Jusqu'à présent, il n'y avait pas vraiment de raison d'ajouter d'autres musiciens pour les morceaux acoustiques, car je pouvais jouer seul tous les instruments que je voulais inclure. Cependant, peut-être que dans le futur, il y aura plus de percussions. Ainsi Marko (Tarvonen) interviendra naturellement à mes côtés sur les titres acoustiques. Globalement, en ce moment, nous ne sommes plus que deux, car nous n'avons plus de bassiste permanent, donc c'est moi qui fait principalement le chant et les guitares et Marko la batterie.
Je ne vois pas vraiment les albums acoustiques comme plus intimes que tout ce que nous avons enregistré jusqu'à présent, j'ai composé tous les morceaux et écrit les paroles, quel que soit le type de musique.

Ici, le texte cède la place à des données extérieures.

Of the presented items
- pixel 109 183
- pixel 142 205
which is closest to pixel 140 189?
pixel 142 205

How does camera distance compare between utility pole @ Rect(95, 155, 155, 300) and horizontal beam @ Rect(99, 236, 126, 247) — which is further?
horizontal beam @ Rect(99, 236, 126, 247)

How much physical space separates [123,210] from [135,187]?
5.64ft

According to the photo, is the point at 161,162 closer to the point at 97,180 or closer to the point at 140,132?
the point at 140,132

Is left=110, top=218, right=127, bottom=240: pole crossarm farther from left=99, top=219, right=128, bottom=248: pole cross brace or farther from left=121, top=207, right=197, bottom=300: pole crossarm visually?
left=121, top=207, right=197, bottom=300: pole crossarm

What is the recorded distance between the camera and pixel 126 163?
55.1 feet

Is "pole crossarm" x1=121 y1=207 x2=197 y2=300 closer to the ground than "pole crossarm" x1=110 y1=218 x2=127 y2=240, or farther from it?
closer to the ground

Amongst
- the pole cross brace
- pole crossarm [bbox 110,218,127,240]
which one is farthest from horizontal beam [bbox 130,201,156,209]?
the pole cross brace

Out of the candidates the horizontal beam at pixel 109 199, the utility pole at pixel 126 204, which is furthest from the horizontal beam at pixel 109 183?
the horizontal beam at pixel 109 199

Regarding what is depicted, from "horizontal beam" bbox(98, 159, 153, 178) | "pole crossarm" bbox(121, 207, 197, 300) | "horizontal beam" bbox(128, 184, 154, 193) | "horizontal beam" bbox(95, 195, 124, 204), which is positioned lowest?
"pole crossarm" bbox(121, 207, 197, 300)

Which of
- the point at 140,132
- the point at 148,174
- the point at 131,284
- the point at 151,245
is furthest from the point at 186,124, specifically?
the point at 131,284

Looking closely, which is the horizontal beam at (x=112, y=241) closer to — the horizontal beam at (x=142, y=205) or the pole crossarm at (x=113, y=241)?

On remarque par ailleurs, sur les albums acoustiques l'absence de chant. As-tu déjà essayé d'en intégrer ?
Les précédents albums acoustiques ont en fait des chœurs en chant clair, mais c'est tout. Je ne me vois pas vraiment comme un chanteur, il est donc très peu probable qu'il y ait de vrais chants dans les prochains albums. Dans l'ensemble, à certains égards, je préfère garder le matériel acoustique comme instrumental car parfois l'ajout de voix peut avoir un effet négatif sur l'atmosphère. La seule fois où nous avons eu des chants vraiment clairs, c'était sur The Plague Of A Coming Age, où Tomi d'Amorphis les a interprétés. Je pense que cela a fonctionné, mais cela faisait partie du concept.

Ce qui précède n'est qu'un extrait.